To achieve high-speed and reliable communications in underwater mobile sensor networks of shallow water, the greatest challenge is from the channel. The shallow water mobile acoustic channel is often time-varying, and has significant multipath-Doppler doubly spread and strong ambient noise, which make it extremely difficult for the receiver to recover signals. So it needs to real-timely estimate and track the channel state information to compensate the effect of the poor channel conditions.
Most underwater acoustic channels have the natural sparse structure, which can be exploited in channel estimation. Here, researchers QIN Ye, YAN Shefeng, YUAN Zhuqing etc. from the Institute of Acoustics of the Chinese Academy of Sciences propose a novel a low-complexity method tailored for estimating and tracking sparse doubly spread channels in single-carrier coherent underwater acoustic communications.
With the help of the strategy of two-stage estimation, and the adaptive grid optimization technique, the new method can obtain an accurate estimate with quite low complexity. Besides, a channel tracking algorithm is also established, further reducing the complexity by taking advantage of the previous estimate.

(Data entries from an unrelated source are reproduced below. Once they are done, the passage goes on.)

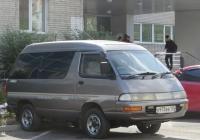 Микроавтобус Toyota Town Ace #Х 973 ВЕ 125. Курган, улица Кравченко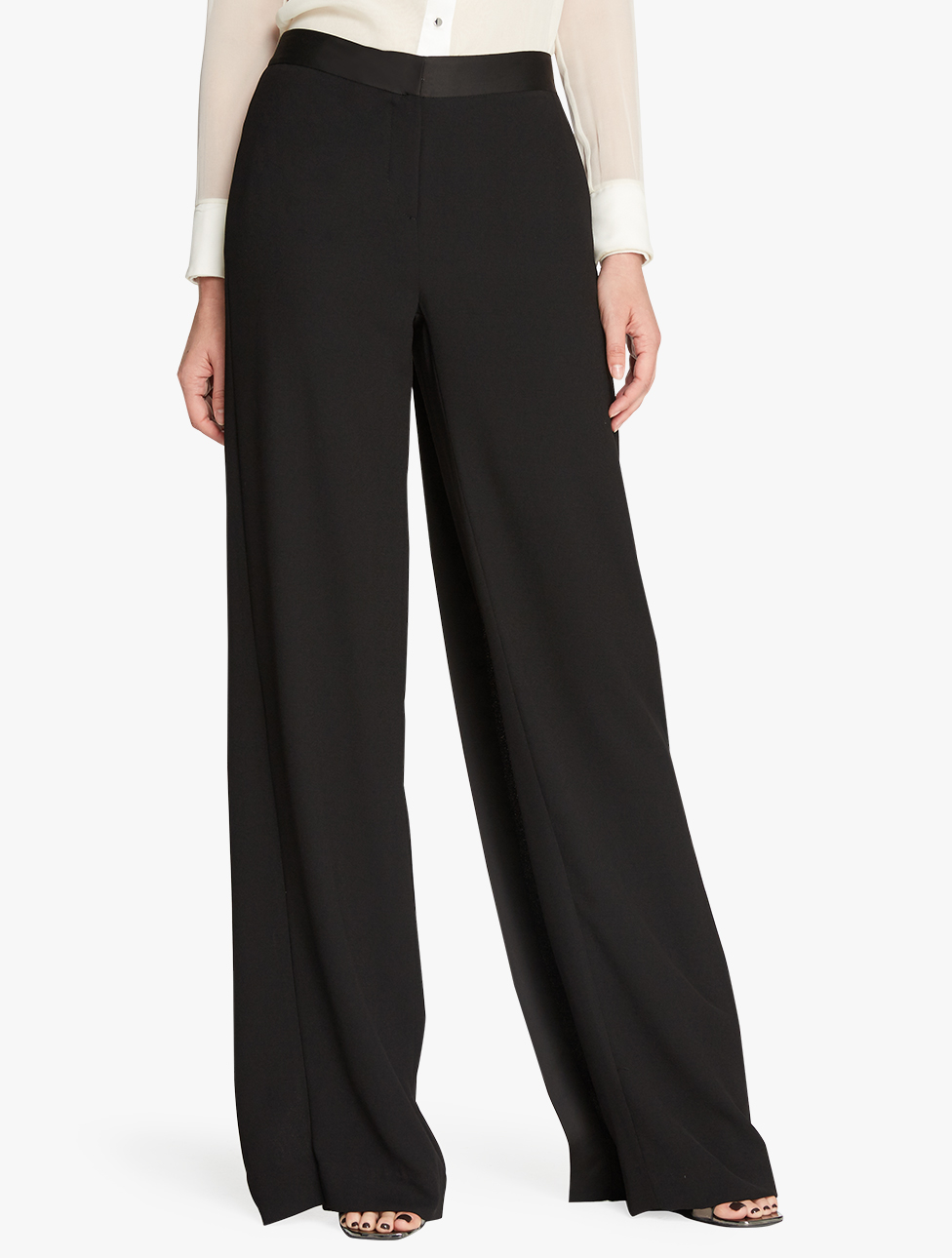 A pair of pants for every woman's style. Wide legged and comfortable pieces or skinny fits. Appliques, masculine cuts and original prints are key this season.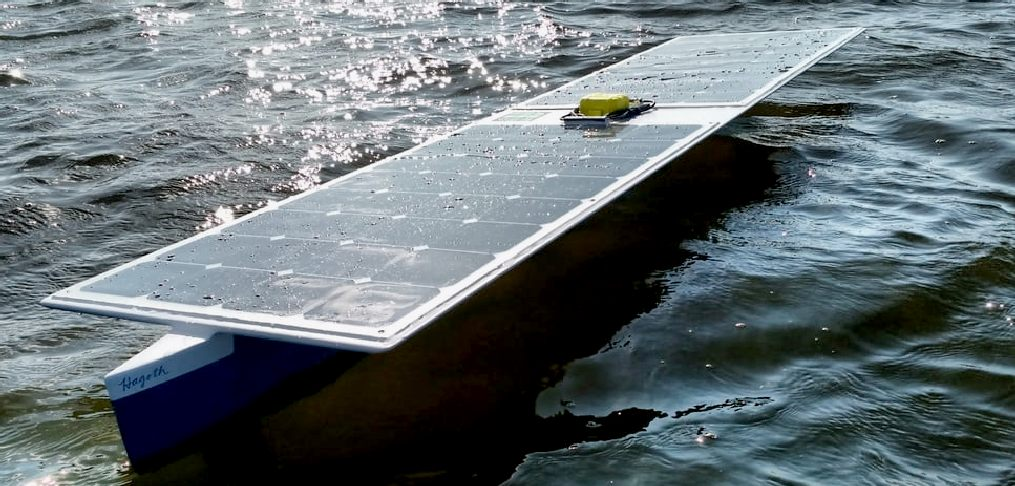 The solar powered SeaCharger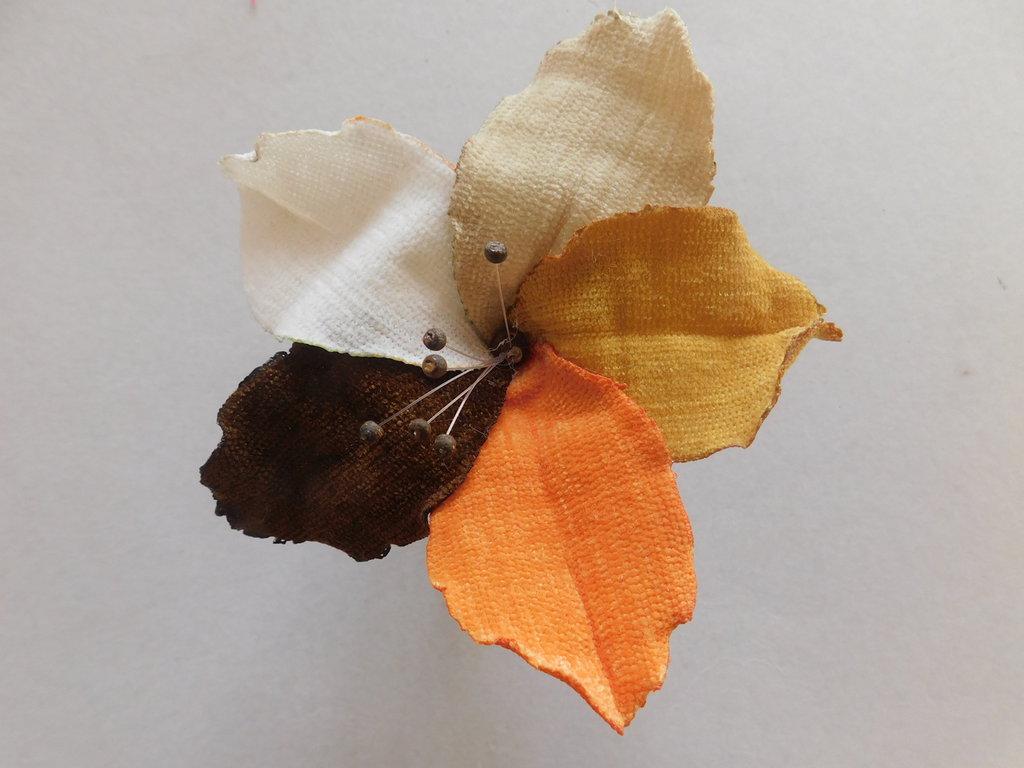 spilla con fiore di stoffa mod.autunno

Based on the discrete doubly-spread channel input-output model a low complexity two-stage channel estimation algorithm (Algorithm I) is adopted. The channel estimation is divided into two stages, the first for path delays, and the second for the corresponding residual Dopplers and gains.
In the first stage, the channel path delays are estimated iteratively via greedy searching over some adaptively optimized grids, which can dramatically reduce computational complexity. In the second stage, based on the estimated delays, the corresponding path residual Doppler factors are estimated iteratively with grid optimization as well, and the path gains are estimated one by one with the least squares method.
According to the reasonable assumption that the path delays change very little during a short period of time, a channel tracking algorithm (Algorithm II) is also established. It takes advantage of the previous frame’s estimation/tracking result, and updates each path’s delay on the new optimized grids. In this way, the complexity is further reduced.
Simulation results have demonstrated that the proposed method can achieve an identical performance with the existing two-stage method using othogonal matching pursuit (OMP, a greedy algorithm), but with far lower complexity.
Fig.1 SER(symbol error rate) performance comparison (Image by QIN Ye et al.)
Fig. 2 MSE (mean square error) performance comparison (Image by QIN Ye et al.)
Fig. 3 The curves of four algorithms’ complexities in relation to interation number Q (Image by QIN Ye et al.)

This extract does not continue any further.